Comic Shop Focus: Quimby’s Chicago, IL

Categories:  Features, Interviews

“I feel like we do have a good comic community here,” answers the bearded, wire-rimmed cashier in the airbrushed tiger shirt. “There are a lot of artists. It’s kind of weird how it all comes together in Chicago.” Logan Bay is in good company, at the moment, seated behind Quimby’s front desk, flanked from above by a pair of signs hand-painted by local cartooning genius, Chris Ware.

The one directly above his head is the now-familiar image the store has since adopted as a logo, a Siamese-split Quimby Mouse torn between a blank-faced red book and that general sense of ennui that permeates so much of Ware’s work. A fitting representation, perhaps of the dual Quimbies now forever joined at the hip in this store front on Chicago’s North Avenue.

First there was the Boston Quimby, a magazine launched in 1985, by one Steven Svymbersky, related in no perceivable manner beyond, perhaps, the cosmically synchronous, to the schizophrenic mouse that would be created half a country and decade away by University of Texas at Austin student, Ware. Through the unique brand of serendipity that only seems to occur in magical lands like Chicago, however, both would converge midway at the beginning of the next decade.

In 1991, Svymbersky opened a storefront on Chicago’s Damen Ave (next door to spiritually kindred alternative book seller, Myopic), borrowing the name from his then-defunct ‘zine. “During the early ‘90s,” explains Bay, “when Steven moved here and opened the store, that was when it was like Chris, [Dan] Clowes, and all of those guys. When Steven moved to Amsterdam, [Chicago Comics owner] Eric Kirsammer bought the store. Eric was friends with Chris, and so he let us use his art and came and hand painted the signs.”

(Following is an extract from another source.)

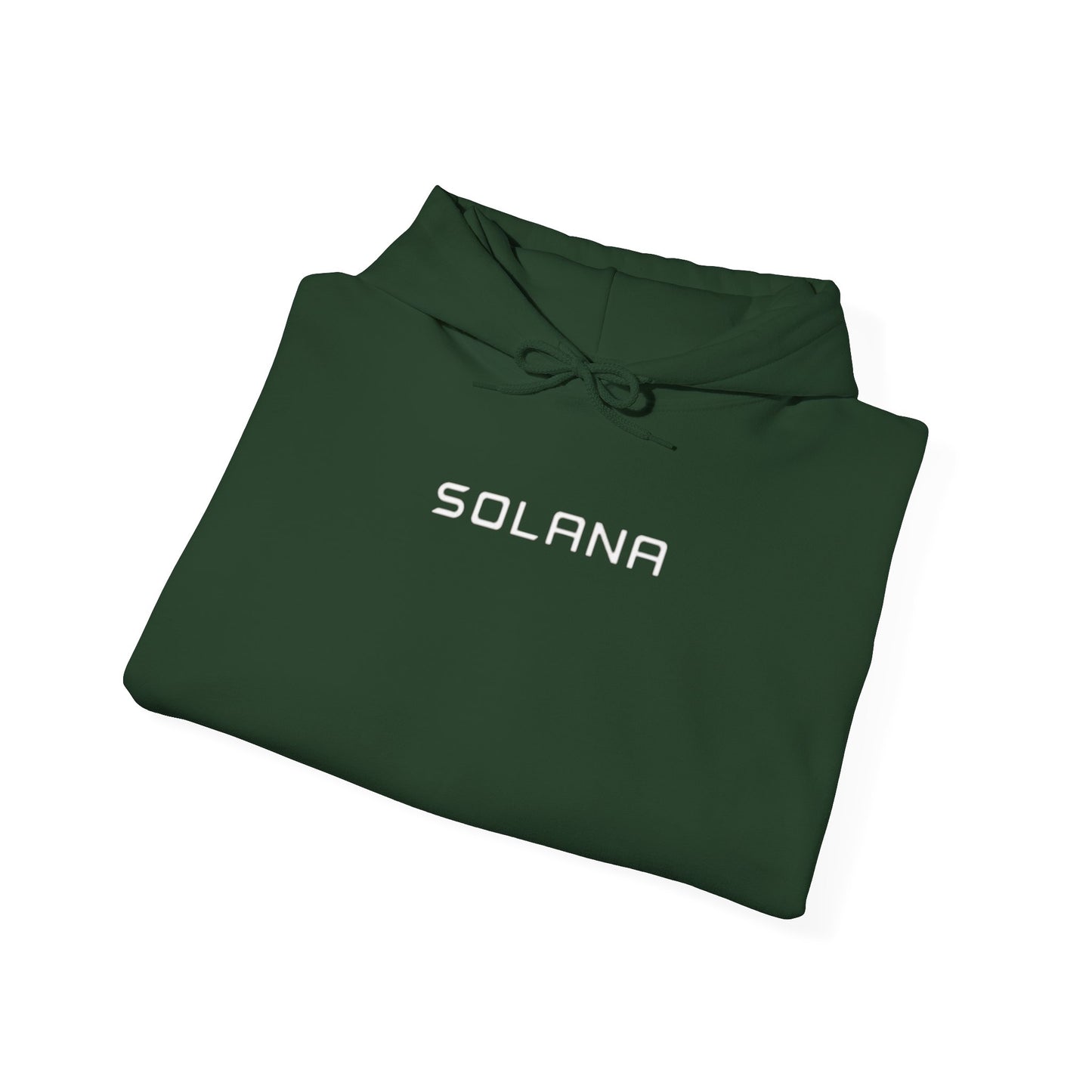 Solana Galaxy Hoodie (HQ)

Soon after, the store switched locations, moving a few blocks away to W. North St., even deeper into a neighborhood Bay describes as a conversion of artistry and nail saloons. “This is kind of Wicker Park or Buck Town,” he explains, “depending on which real estate group you listen.”

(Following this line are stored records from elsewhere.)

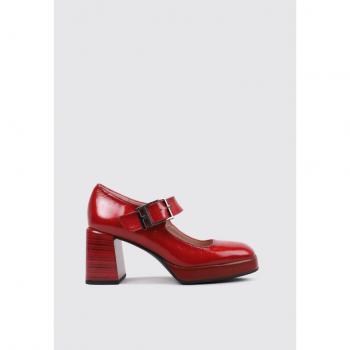HISPANITAS TOKIO Bordeaux 40 Damenstiefel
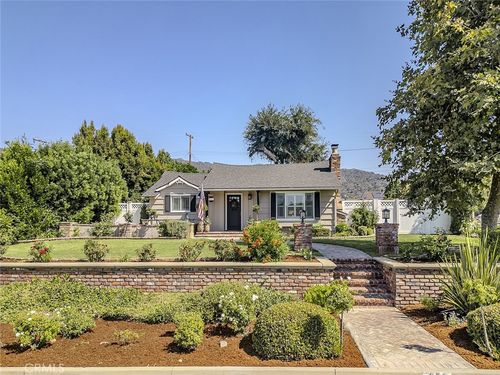 855 E Meda Ave, Glendora, CA, 91741-2762 | Card Image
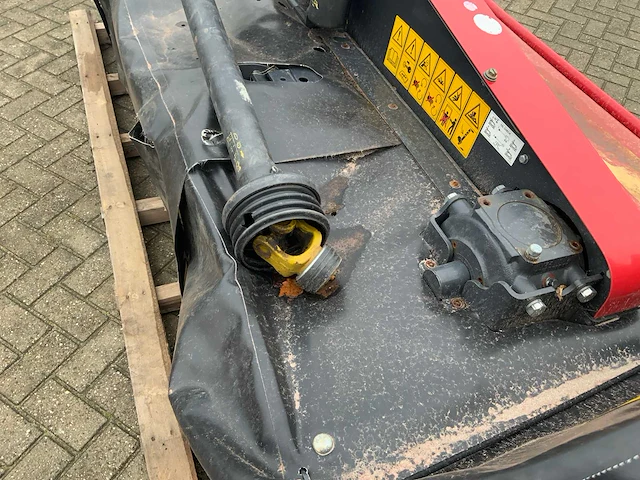 Reform metrac h9 x werktuigdrager (4x) - afbeelding 83 van  88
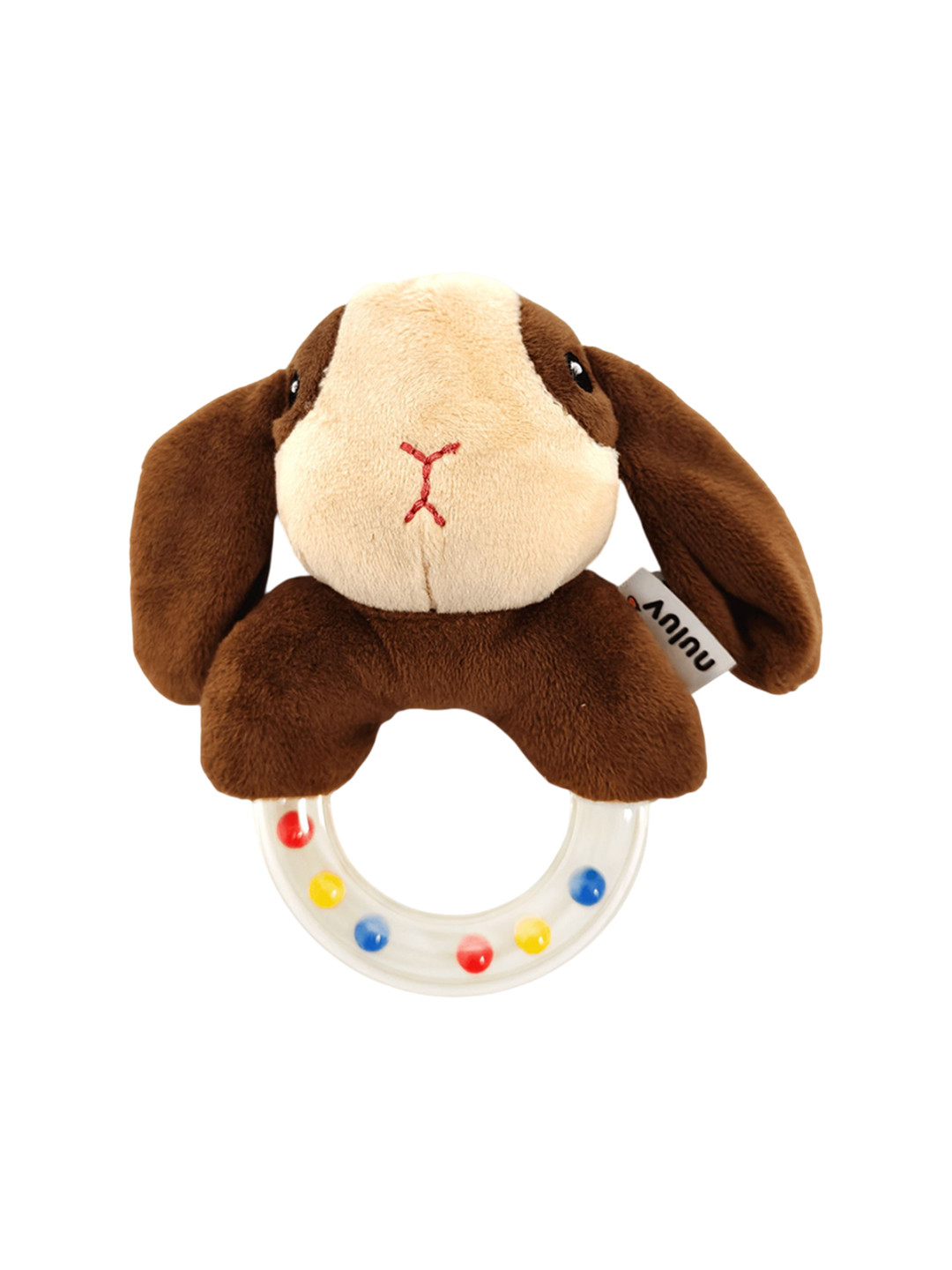 Nuluv Microfibre Filled BPA Free Doll Soft Toys and Dolls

Tasked with briefly summing up some overarching mission statement for the store, Bay points to another big sign, directly to the left of the logo. “I think the Chris Ware sign is kind of the mantra—unusual fun stuff,” he answers.

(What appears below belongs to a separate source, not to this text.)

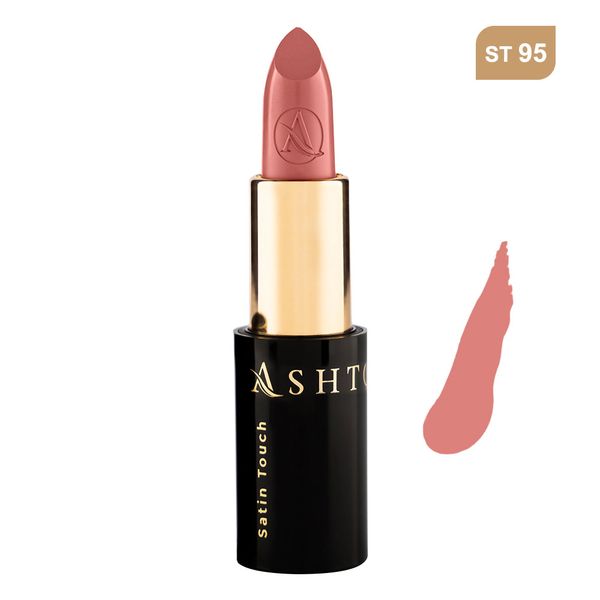 رژ لب ساتین ST95 
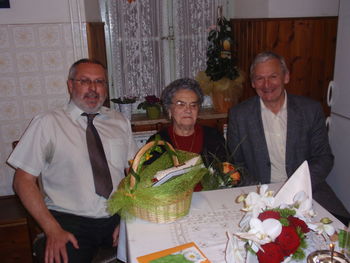 Sto let življenja Pavle Boltar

In typically Wareian old-timey ad speak, the sign reads,

Specialists in the importation, distribution, and sale of: Unusual publications, aberrant periodicals, saucy comic booklets, and assorted fancies, as well as a comprehensive miscellany of the latest independent ‘zines’ that all the kids have been talking about.

Guarenteed to satisfy the soul beaten flat by our mainstream culture’s relentless insistence on dumb pictures and insulting syntax.

It’s exactly that sense of well-worded counter-cultural whimsy that has put Quimby’s high atop the shortlist of obligatory destinations for a visit to the second city, just under, perhaps that big black tower, four miles away (which, incidentally, unlike the store, didn’t manage to make it into my itinerary during my three short days in the city, however, I did  sneak in a next and final stop at Lakeview’s Uncle Fun, which came highly recommended, and, for my nickel, beats a big old building, any day of the week). Quimby’s focus on small press is a mandate as much as a mission statement, and as such, the store has a selection of photocopied ‘zines and that dwarfs even the most fiercely independent shops out there.

“It’s always been comic and ‘zine focused, and that’s probably still our biggest thing, because we take anything on consignment,” explains Bay. “I just got back from London, and our ‘zine selection, even though it’s not comprehensive, is probably more wall space than I’ve seen anywhere else. But at the same time, it doesn’t mean that giving a lot of wall space to ‘zines is actually the best fiscal decision for us.”

However, in a store populated by decipated mouse toys, the mounted head of a jackalope, and a black white photo booth sporting a headshot of a Vegas-era Elvis, it’s the off-beat that keeps Quimby’s thriving. “I think the reason everything works here is because we carry stuff that we know will sell like Miranda July and Watchmen, but we also give space to unusual stuff,” explains Bay. “We got this book based on a blog with fan-fiction revolving around Roy Orbison wrapped in cling-wrap. He made a book of all of those stories and sent it to us. It’s one of those things that real exciting when it arrives. There are very few places in the world that you can walk into and see that book about Roy Orbison wrapped in cling-film, right next to the Dave Eggers. It’s moments like that that remind us why we’re still kicking.”